Por esto, al terminar el cuento, el maestro debe darle al niño la oportunidad de recogerse
sobre sí mismo, tener un tiempo y un espacio en que se respete su privacidad. Un tiempo y
un espacio en el que el niño pueda identificarse con un personaje, proyectarse en la trama,
reconocer figuras queridas u odiadas de su vida personal. Pero es preciso que el maestro
sepa que todo esto es intransferible, que pertenece a la intimidad del lector, intimidad que ha
sido desnudad por el relato, pero que no puede ser exhibida más que para uno mismo. En
esto radica la motivación profunda para la lectura, motivación irremplazable, que hará del
aprendiz un lector competente y apasionado. Démosle al niño unos minutos para que se
aparte de las preguntas y de las discusiones, para que se encuentre consigo mismo y con
los demás significativos para él.
10.- Después del cuento, otro cuento. Es frecuente que después de leer un cuento el
maestro quiera “aprovechar” lo leído para cumplir con objetivos programáticos. A este
respecto, reiteramos que los cuentos no deben ser “trabajados”. Los personajes o los temas
del cuento no debe ser relacionados con nada que no pertenezca al mundo de los libros.

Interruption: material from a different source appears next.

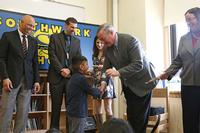 Mayor Kenney gives kindergartners their first Free Library cards at Southwark Elementary in 2017. (Photo by Samantha Madera.)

Todos los cuentos son imaginarios, si no fuese así, no serían cuentos. Es un grave error
preguntarles a los niños qué aspectos del cuento se relacionan con su vida real, o qué
enseñanzas deja el cuento que podrían ser de utilidad en la realidad.
En el mismo sentido, no es aconsejable utilizar trozos del texto del cuento para enseñar
gramática. Si se quieren enseñar reglas ortográficas o nociones como sujeto, verbo y
predicado, adjetivos, pronombres, artículos o adverbios, lo más recomendable es tomar
trozos de otros textos, para no interferir con la postura estética que el niño adoptó al
escuchar el cuento.
Finalmente, después de un cuento, lo que cabe es leer otro cuento. Los niños que en sus
hogares cuentan con la presencia de adultos lectores, aún sin saber leer, “leen” por sí solos
o por interpósita persona, cientos de textos al año, y los resultados son notables, tanto en lo
que tiene que ver con la alfabetización inicial como con la competencia lectora. Así lo
muestra nuestra experiencia de ya una década con el proyecto “Puente”.